Türkiye ile Amerika arasında farklı bir gerginliğe sebep olan ve kamuoyu tarafından 'Rahip Brunson' olarak tanınan Andrew Craig Brunson hakkındaki davada, geçtiğimiz hafta; tutukluluk halinin mahkeme tarafından ev hapsine çevirilmesi, ABD Yönetimi'nin olumsuz tepkisini artırmıştı.
Önce ABD Başkan Yardımcısı Mike Pence, ardından da Başkan Donald Trump özellikle sosyal medya hesaplarından, 'Rahip Brunson'un serbest bırakılmaması halinde Türkiye'ye yaptırım uygulanacağını' duyurmuşlardı.
Gelişmeler üzerine; Türkiye'den de karşı tepkisi gecikmemiş, üst düzeyde açıklamalar ile cevap verilmişti. Cumhurbaşkanı Recep Tayyip Erdoğan ve Dışişleri Bakanı Mevlüt Çavuşoğlu, özetle 'yaptırım tehditleriyle geri adım atılmayacağı' mesajları vermişti.
Rahatsız edici bu gelişmelerin 'Türk-Amerikan İlişkileri'ne verebileceği onarılamaz kırgınlık ve zararlara ilişkin çok önemli bir değerlendirme de; uluslararası uyuşmazlık, kriz gibi temel sorunlarda önleyici faaliyetlerde bulunan 'Uluslararası Diplomatlar Birliği'nin (DMW), Başkan Yardımcılığı görevini de sürdüren Girne Amerikan Üniversitesi Kurucu Rektörü Serhat Akpınar tarafından yapıldı.

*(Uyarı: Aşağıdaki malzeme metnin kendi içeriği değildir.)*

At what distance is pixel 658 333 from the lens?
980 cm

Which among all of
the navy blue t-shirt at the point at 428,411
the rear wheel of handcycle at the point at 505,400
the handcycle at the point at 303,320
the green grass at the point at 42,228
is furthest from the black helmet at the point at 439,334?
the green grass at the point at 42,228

Akpınar, yazılı olarak yaptığı değerlendirmede, konuya şu yaklaşımlarda bulundu;
"Amerika Birleşik Devletleri Uyruklu Andrew C. Brunson; Yaşamını, Türkiye'de sürdürme kararı aldığında, Türkiye Cumhuriyeti Devleti'nin Anayasa ve Kanunları'nın, bilaistisna kendisini de ilgilendiren koşulsuz ölçütlerine tabi ve uyumluluk halinde olacağını da taahüt etmiştir.
Kendisine; bu haliyle, geleneklerimiz, ulusal dokumuz içerisinde, dini inancını kritik seviyede 'paylaşabilme hakkı ve hoşgörüsü' coğrafyamızda kabullenilmiş, bir insancıl 'değer' biçilmiştir. Bu statü, hukuk devleti olduğunu ispat etmiş tüm ülkeler için aynı ve kalıcıdır.
Kamuoyunda yaygın olarak bilinen ünvanı ile birlikte 'Rahip Brunson' olarak anılan kişi, yine bilindiği üzere; 2016 Yılı'ndan bu yana, hakkında örgüte üye olmamakla birlikte, 'Örgüt adına suç işlediği' ve 'Devletin gizli kalması gereken bilgilerini, siyasal veya askeri casusluk amacıyla temin etmek' suçlamasından hapis cezası talebiyle tutuklu olarak yargılanıyor. Yani, hukuki süreç devam etmektedir.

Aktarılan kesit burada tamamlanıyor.